● Text segment:
=== Begin Enclosure ===

SWTD, septal wall thickness in diastole; SWTS, septal wall thickness in systole; LVEDD, left ventricle end-diastolic diameter; LVESD, left ventricle end-systolic diameter; PWTD, posterior wall thickness in diastole; PWTS, posterior wall thickness in systole (data are mean+SD, *P < 0.05 vs. 4 and 8 week CTRL, †P < 0.05 vs. DTR; n = 6 for all groups).

These functional and physiological data were corroborated at the cellular level as cardiomyocyte hypertrophy measured by LV cardiomyocyte diameter was 20% greater in TR animals than CTRL (Fig.1C, P ≤ 0.001), however, following detraining the hypertrophic response to exercise was lost with average cardiomyocyte diameter similar to CTRL (Fig.1C).

Stimulation for exercise-induced new cardiomyocyte and capillary formation is lost upon cessation of training

To directly monitor new cardiomyocyte formation we injected BrdU to CTRL, TR, and DTR animals. TR animals received BrdU during the 4 week training period only to identify cardiomyocytes formed as a result of exercise training, whereas animals in the DTR group were administered BrdU in the 4 weeks following training cessation to track new cardiomyocyte formation during the detraining period only. To determine the normal level of myogenesis, CTRL animals also received BrdU for a 4 week period. Double staining for BrdU/α-sarcomeric actin revealed the presence of small, newly formed, mononucleated, BrdUpos cardiomyocytes in the LV of TR animals (Fig.2A). Comparable with our previous findings (Waring et al. 2014), after 4 weeks of exercise training, ∼7% of cardiomyocytes were BrdUpos (Fig.2B). New cardiomyocyte formation was also detected in CTRL animals, but at a rate significantly lower than in TR rats (Fig.2B, P < 0.001). Upon cessation of training, the stimulus for new cardiomyocyte formation was lost with a similar number of BrdUpos cardiomyocytes observed in the LV of DTR (∼0.4%) and CTRL (∼0.2%) animals (Fig.2B).

Figure 2.

Figure 2

Cardiac myogenesis is induced following a period of intensity-controlled treadmill exercise training but not during detraining. A, Representative image of a small newly formed BrdUpos (green) cardiomyocyte (α-sarcomeric actin; red) in the LV of a TR animal. Nuclei detected by DAPI in blue. B, The % number of BrdUpos cardiomyocytes formed during exercise training and detraining. C, Representative image of a small newly formed Ki67pos (green) cardiomyocyte in the LV of a TR animal. (Inset is ×2 zoom of boxed area). D, The % number of Ki67pos cardiomyocytes formed during exercise training and detraining. E, Total cardiomyocyte number increases with exercise and remains elevated following detraining. *P < 0.05 vs. 4 week and 8 week CTRL, †P < 0.05 vs. DTR. F, BrdUpos cardiomyocyte size following exercise training and detraining. *P < 0.05 vs. CTRL BrdU-negative cardiomyocyte, †P < 0.05 vs. CTRL and DTR BrdU-positive cardiomyocyte. Data are Mean ± SD, n = 6 per group.

=== End Enclosure ===

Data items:
=== Begin Enclosure ===

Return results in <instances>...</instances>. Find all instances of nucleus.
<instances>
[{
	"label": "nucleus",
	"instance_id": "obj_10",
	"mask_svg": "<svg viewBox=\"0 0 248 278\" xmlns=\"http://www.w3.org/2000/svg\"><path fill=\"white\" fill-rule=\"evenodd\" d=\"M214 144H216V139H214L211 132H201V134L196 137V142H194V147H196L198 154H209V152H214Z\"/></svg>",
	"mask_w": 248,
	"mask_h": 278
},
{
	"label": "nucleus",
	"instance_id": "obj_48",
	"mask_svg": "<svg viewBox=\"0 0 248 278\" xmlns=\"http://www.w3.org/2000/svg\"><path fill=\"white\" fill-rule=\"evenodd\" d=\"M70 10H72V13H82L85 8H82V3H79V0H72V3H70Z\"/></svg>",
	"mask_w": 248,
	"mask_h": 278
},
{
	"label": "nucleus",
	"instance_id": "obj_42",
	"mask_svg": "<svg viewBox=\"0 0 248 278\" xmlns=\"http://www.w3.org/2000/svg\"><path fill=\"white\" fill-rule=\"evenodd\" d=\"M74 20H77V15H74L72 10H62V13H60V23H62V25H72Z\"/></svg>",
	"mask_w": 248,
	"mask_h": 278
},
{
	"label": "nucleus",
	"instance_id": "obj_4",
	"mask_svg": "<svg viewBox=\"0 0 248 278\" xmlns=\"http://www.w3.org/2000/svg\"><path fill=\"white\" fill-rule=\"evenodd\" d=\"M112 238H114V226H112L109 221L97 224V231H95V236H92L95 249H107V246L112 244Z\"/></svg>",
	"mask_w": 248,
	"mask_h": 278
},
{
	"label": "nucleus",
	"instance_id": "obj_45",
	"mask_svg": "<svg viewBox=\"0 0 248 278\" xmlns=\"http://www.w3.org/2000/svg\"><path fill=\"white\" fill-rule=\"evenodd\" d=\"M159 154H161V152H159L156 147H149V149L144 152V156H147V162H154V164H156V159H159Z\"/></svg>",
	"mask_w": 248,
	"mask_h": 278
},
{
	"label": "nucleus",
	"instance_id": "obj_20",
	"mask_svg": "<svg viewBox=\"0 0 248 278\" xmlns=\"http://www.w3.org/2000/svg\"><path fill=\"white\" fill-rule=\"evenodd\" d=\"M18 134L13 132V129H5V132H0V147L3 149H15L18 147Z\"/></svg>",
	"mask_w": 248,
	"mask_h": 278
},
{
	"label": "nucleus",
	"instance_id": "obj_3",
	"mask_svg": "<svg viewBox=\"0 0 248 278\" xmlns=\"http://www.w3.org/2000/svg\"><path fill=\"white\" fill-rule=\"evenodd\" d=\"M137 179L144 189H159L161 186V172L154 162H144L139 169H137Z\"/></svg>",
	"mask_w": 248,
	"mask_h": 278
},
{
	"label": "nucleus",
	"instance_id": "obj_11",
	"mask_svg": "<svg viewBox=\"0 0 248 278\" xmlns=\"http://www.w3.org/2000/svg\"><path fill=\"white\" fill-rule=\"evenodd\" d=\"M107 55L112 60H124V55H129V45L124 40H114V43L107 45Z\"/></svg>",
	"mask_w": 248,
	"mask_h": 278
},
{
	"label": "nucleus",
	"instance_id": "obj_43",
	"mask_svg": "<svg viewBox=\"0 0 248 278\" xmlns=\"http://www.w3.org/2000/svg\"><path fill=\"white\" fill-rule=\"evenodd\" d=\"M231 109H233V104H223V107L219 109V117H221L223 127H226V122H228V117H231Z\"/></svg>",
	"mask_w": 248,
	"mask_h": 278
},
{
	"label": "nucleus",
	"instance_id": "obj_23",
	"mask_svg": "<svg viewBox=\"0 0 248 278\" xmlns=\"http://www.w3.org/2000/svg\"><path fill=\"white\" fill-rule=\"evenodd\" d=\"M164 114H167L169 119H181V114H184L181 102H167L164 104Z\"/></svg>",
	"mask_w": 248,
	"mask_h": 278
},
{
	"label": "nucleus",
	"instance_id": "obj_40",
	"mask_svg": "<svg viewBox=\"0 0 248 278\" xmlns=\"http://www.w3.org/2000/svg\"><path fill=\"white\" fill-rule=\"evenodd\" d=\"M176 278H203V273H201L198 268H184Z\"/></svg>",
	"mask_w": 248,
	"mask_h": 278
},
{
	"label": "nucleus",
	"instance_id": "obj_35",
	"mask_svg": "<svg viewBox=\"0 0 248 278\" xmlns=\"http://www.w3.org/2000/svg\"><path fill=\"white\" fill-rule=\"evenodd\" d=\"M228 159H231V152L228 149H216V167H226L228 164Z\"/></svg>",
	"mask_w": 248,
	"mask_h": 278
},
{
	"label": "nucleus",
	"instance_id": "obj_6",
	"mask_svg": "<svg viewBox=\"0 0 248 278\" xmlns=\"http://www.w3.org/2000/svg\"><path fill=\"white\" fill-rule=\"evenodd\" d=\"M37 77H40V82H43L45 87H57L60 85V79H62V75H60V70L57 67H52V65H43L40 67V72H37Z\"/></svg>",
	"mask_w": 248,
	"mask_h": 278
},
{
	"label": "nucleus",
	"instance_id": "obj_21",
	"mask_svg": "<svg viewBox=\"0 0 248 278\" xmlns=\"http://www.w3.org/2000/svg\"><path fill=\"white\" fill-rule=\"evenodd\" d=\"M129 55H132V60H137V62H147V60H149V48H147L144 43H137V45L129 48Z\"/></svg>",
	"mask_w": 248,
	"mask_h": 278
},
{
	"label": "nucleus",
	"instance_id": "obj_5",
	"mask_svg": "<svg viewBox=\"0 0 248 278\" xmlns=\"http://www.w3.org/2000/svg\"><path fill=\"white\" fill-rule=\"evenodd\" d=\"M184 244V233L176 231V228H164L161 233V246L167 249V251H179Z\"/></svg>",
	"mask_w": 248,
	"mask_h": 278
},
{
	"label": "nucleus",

=== End Enclosure ===

● Task prompt: Continue the passage on cardiomyocyte formation during exercise training and detraining, starting after the last sentence given. The data items play no part in the work that follows.

● Answer section:
Exercise-induced new cardiomyocyte formation was further confirmed by the presence of a subpopulation of cycling (Ki67pos) cardiomyocytes (Fig.2C–D), with a significantly higher incidence in the LV of TR animals (∼2%, P < 0.001). Corroborating the BrdU data, detraining of the animals did not lead to an increase in new cycling Ki67pos cardiomyocyte formation, with DTR animals (∼0.2%) having a similar percentage of Ki67pos cardiomyocytes as CTRL (∼0.1%; Fig.2D). BrdU labeling in vivo provided an accumulative measure of new cardiomyocyte formation over the exercise training and then the detraining protocol, whereas the Ki67pos cardiomyocytes are those that were still or had recently been in the cell cycle just prior to sacrifice. Therefore, it is not surprising that the number of BrdUpos cardiomyocytes is higher than that of Ki67pos cardiomyocytes.

The increase in the number of newly formed BrdUpos and Ki67pos cardiomyocytes infers an increase in cardiomyocyte number with exercise training. Indeed, the total number of ventricular cardiomyocytes increased significantly (∼7%) with exercise training (Fig.2E, P < 0.001), agreeing with the percent increase in the number of newly formed BrdUpos cardiomyocytes (Fig.2B). A period of detraining led to no further increase in cardiomyocyte number, with DTR animals having a ∼5% increase in cardiomyocyte number, compared to CTRL animals (Fig.2E, P < 0.001). These data show that animals had retained the new cardiomyocytes formed as a result of exercise training.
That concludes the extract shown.